Zacchaeus stares down.  Jesus pauses and looks up.  The eyes of the two men meet.  Life and joy flow through Zacchaeus and a brilliant light banishes the ambition, greed, and lust that had darkened his mind for so long.  He is a new man with that look of Jesus.  The tiny seed of faith that somehow had been planted in the tiniest bit of good soil in his soul now sprouts and grows with great intensity.  “Zacchaeus, come down quickly, for today I must stay at your house.”  The Lord knew his name!  He had called him by his name!  By speaking to Zacchaeus in this way, the Lord shows that he had planned to stay with him that evening all along.  Zacchaeus had thought that he was the one trying to see, but Jesus shows that he has been looking for him.  Zacchaeus, responding to the stirring of grace, had sought the Lord, and in so doing presented himself to him in a way he could not have imagined.


“Come down!” Jesus calls.  Obeying his inspiration, he climbs up the tree to see the Lord.  He does all that a human can do.  From that point, the Lord calls him and gives him the grace to come to him, to leave behind what he could attain with his human efforts and to live now by the strength of grace.  “Come down quickly!”  He is not to take his time but to hasten at the Lord’s word of command.  He has a new Master.  This is his chance to show how readily he obeys him.  “I must stay at your house.”  The Lord does not say, I will stay at your house, or even ask if he may stay at his house.  Jesus tells him that he must stay at his house, that is, in his heart, and he will do so “today”, now.  The use of “must” here rather than “will” is significant: Jesus is not speaking of an action he will take in the future which will run its course, but that he is coming now to his house with no intention of leaving.  In fact, though we can reject grace and so lose it, it never leaves us through wearing out or some kind of insufficiency.  

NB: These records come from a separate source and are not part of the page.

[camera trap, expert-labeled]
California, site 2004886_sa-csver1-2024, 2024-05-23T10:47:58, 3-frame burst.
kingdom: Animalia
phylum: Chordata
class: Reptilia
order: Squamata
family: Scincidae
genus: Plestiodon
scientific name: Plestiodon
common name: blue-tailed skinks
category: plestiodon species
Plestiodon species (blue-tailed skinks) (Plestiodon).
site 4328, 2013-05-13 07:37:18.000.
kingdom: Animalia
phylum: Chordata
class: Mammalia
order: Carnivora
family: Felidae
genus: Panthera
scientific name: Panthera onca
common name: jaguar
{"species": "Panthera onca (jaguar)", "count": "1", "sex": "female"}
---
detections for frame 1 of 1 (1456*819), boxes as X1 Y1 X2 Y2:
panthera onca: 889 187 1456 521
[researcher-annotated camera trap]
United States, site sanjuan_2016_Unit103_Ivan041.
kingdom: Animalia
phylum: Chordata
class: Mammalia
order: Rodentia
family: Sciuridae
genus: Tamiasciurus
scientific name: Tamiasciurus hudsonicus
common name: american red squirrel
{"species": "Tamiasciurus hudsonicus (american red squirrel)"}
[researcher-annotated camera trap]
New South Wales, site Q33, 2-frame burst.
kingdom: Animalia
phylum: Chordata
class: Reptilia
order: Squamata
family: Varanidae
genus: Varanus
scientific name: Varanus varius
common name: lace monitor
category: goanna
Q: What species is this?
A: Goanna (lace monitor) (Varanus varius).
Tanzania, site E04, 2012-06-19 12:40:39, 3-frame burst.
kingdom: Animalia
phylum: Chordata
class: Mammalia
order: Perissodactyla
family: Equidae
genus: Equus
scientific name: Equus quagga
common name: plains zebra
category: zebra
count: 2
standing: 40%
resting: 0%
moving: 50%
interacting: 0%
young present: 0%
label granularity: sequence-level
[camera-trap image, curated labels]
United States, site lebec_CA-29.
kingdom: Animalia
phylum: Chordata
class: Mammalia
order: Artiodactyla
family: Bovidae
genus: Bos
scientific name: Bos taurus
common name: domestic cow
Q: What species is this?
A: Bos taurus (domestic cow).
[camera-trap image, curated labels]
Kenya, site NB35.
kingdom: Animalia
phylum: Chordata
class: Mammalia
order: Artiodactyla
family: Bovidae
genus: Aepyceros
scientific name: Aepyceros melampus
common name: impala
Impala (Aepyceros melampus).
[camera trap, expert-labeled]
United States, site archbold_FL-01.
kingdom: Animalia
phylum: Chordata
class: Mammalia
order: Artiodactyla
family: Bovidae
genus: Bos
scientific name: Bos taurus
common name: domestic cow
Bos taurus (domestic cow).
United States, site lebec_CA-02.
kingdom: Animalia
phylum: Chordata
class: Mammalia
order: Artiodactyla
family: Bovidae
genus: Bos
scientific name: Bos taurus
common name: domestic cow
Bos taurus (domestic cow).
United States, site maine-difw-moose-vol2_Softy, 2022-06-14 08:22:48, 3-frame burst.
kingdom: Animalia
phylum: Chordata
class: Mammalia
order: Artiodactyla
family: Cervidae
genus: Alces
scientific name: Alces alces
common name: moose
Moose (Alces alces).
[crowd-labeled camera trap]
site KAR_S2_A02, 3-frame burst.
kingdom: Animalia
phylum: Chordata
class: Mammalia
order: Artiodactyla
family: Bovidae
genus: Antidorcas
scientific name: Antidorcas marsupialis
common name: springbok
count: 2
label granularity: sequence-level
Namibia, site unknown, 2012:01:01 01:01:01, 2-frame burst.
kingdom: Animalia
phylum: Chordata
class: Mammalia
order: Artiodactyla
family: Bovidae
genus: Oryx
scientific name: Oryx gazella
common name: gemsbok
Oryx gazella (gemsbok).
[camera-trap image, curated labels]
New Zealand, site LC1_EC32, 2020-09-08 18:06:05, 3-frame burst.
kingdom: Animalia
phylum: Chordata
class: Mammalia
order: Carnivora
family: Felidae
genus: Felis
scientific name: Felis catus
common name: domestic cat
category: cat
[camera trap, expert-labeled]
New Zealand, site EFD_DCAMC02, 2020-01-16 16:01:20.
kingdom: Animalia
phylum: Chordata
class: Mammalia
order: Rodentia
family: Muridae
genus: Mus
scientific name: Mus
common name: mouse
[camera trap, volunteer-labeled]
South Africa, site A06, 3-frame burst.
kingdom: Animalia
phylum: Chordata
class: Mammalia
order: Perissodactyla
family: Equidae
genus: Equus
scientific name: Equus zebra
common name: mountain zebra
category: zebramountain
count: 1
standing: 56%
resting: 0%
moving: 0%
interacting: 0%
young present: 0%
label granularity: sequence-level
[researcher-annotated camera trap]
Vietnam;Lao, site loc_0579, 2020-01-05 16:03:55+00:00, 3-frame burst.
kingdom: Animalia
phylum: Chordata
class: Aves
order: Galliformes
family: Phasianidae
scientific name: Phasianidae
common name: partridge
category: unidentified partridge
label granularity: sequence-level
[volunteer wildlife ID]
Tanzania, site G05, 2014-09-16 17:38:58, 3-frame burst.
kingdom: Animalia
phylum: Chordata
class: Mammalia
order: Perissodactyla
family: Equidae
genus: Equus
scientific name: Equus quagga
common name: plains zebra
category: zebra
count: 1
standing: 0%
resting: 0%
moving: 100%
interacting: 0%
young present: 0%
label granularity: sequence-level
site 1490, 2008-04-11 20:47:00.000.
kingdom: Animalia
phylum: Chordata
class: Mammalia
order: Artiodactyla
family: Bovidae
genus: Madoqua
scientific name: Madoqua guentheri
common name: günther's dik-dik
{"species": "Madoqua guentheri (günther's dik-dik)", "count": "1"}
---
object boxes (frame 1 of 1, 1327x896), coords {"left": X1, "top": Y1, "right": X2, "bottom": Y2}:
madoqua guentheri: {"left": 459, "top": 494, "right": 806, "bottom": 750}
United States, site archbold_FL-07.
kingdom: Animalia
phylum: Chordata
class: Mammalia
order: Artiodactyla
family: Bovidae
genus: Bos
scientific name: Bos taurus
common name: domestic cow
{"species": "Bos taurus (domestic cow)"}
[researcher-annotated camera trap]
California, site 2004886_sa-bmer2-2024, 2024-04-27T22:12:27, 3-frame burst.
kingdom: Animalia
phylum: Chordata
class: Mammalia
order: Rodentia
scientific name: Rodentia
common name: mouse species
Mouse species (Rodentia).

And Zacchaeus did come down quickly, and he received the Lord, embracing him with a joy he had not known himself capable of, itself increased by the joy he saw in the Lord’s eyes.  And then he began to bring him to his home.  The locals in the crowd certainly knew this man, and probably some had suffered at his hands.  They grumbled, not untruthfully, “He has gone to stay at the house of a sinner.”  And then Zacchaeus stopped in his tracks.  He faced the Lord and the crowd.  “Behold, half of my possessions, Lord, I shall give to the poor, and if I have extorted anything from anyone I shall repay it four times over.”  These are tremendous promises.  He will bankrupt himself doing this.  But they are something more than promises.  The Greek text has the verb “to give” in the present tense, not the future: I give (am giving, do give) to the poor; I repay (I am repaying, I do repay it) four times over. Repentance and restitution do not begin tomorrow, but right now.  The Lord says to him, Come down quickly.  He replies to the Lord, I repay those I have wronged quickly.


“Today salvation has come to this house because this man too is a descendant of Abraham. For the Son of Man has come to seek and to save what was lost.”  Jesus is speaking to the crowd here, but for Zacchaeus to hear him as well.  “Salvation has come to this house.”  Jesus peaking in Hebrew or Aramaic, the people would have heard the One named “God saves” announcing that “salvation” has come to his house.  It is clear what Jesus was telling them about himself: he is not merely named for “salvation”, but he is himself salvation.  “This man too is a descendent of Abraham”, by faith.  St. Paul will speak extensively on this in his Letter to the Romans.  Here, let us remember what St. John the Baptist said: “I tell you that God is able of these stones to raise up children to Abraham” (Matthew 3, 9).


Those who had come out hoping to see a miracle saw a great one on this occasion: the turning of a stone, hardened in sin and unbelief, into a son of Abraham.


We see how the Lord seeks us out and inspires us to do great things.  Let us not put off the inspirations but to do them “quickly”, “today”, “now”, and so offer him hospitality.